Former Wallabies captain Phil Kearns has challenged the ARU to show some gumption and demand SANZAAR retain all five Australian teams in Super Rugby.
As the saga continues over who’s in and who’s out for 2018, Kearns believes it’s high time the ARU made a stand and stood up to the competition’s rulers reportedly lobbying to have one Australian team and two South African sides chopped.
The Western Force are the latest Australian franchise in the firing line but not only is Kearns advocating their survival, but also urging the ARU to insist no Aussie outfit is cut.
Kearns agrees with fellow former Wallabies captain Stirling Mortlock and All Blacks great Andrew Mehrtens that Super Rugby would be better off with a trans-Tasman competition and then possibly a Super Bowl-style final against the best from South Africa and Argentina.
“If Australia called their (SANZAAR’s) bluff, so let’s say South Africa and New Zealand go off and play in your own tournament, let’s see how quickly they get tired of that – going over the top of Australia back and forth the whole time,” Kearns told Fox Sports’ Super Rugby program.
“And the fact is, the crowds are down and audiences are down on TV when a South African team plays.
“We don’t get up at two o’clock in the morning to watch that.
“Our game needs some big cojones right now.”
Like Mehrtens – who believes removing the Force would be a blow also to New Zealand rugby – Kearns is adamant the Perth club must stay.
“They’re starting to play some decent footy to start with.

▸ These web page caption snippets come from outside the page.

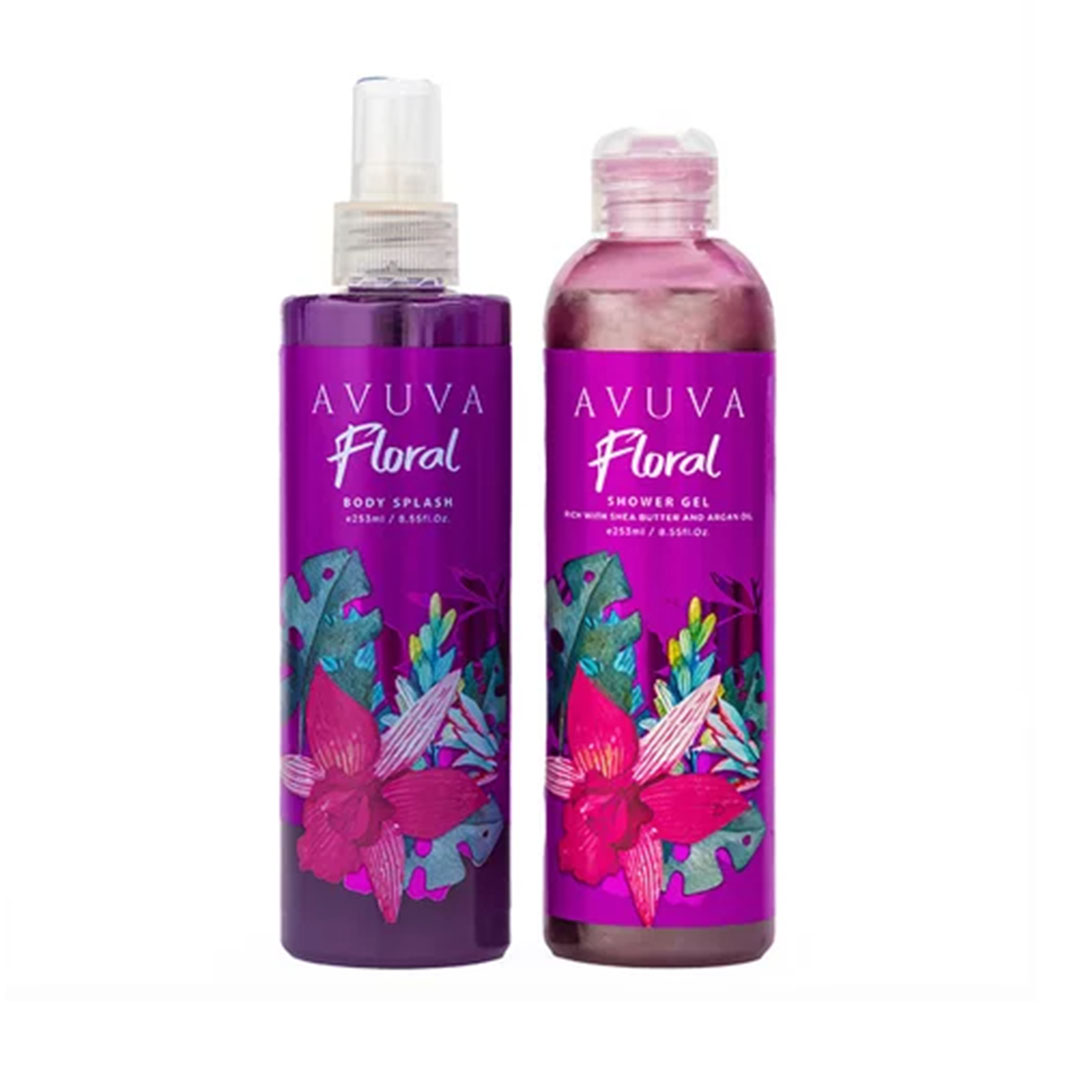 جل أستحمام أفوفا مع بخاخ معطر للجسم - فلورال - 253 مل
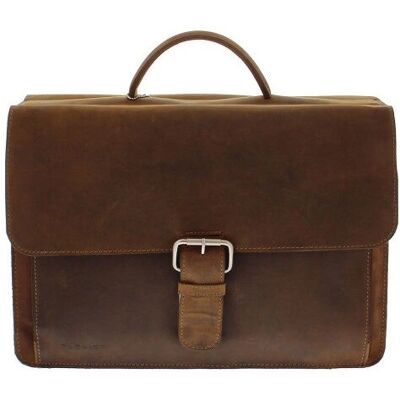 Plevier Newton Rundleer Aktentasche - 15,6" Braun Plevier Newton Rundleer Aktentasche - 15,6" Braun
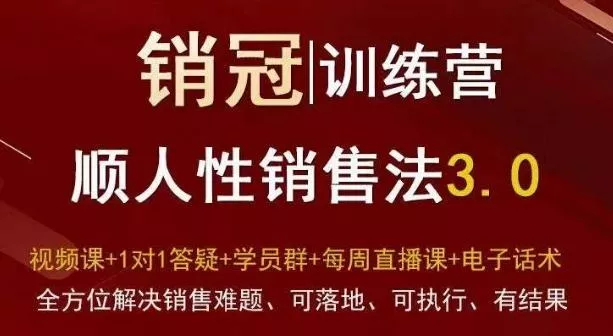 爆款!销冠训练营3.0之顺人性销售法,全方位解决销售难题、可落地、可执行、有结果-网创项目孵化中心 爆款!销冠训练营3.0之顺人性销售法,全方位解决销售难题、可落地、可执行、有结果-网创项目孵化中心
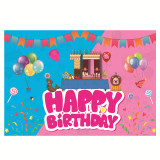 New custom screen printing polyester hanging flag happy birthday party decoration flag banner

They’re starting to put some good games, good performances, good tries together,” he said.
“They’re not playing the full 80 minutes yet but that will come with maturity.
‘The second thing that I really like about what they’ve done is they are picking some home-grown talent.
“We know that Queensland and NSW is where most of the talent comes from. The Force are starting to produce some of their own as well and it’s a real positive for the game.
Former Force star Cameron Shepherd has also made an impassioned plea for the 12-year-old franchise to be given a chance to grow old in Super Rugby.
“Frankly I’m pretty upset about it,” Shepherd said.
“The Force has battled through a really tough 12 years; the Firepower debacle at the start, losing a lot of key players and a huge amount of them have toiled away to keep the team running, keep the organisation running and get them to where they are today, where the culture’s fantastic.
“They’re producing some great players.
“Dane Haylett-Petty is a perfect example of one, and Richie Hardwick, and this needs to continue so the future generations – and there’s a lot of them coming though – aren’t roadblocked and not given the opportunity to reach their rugby dreams.”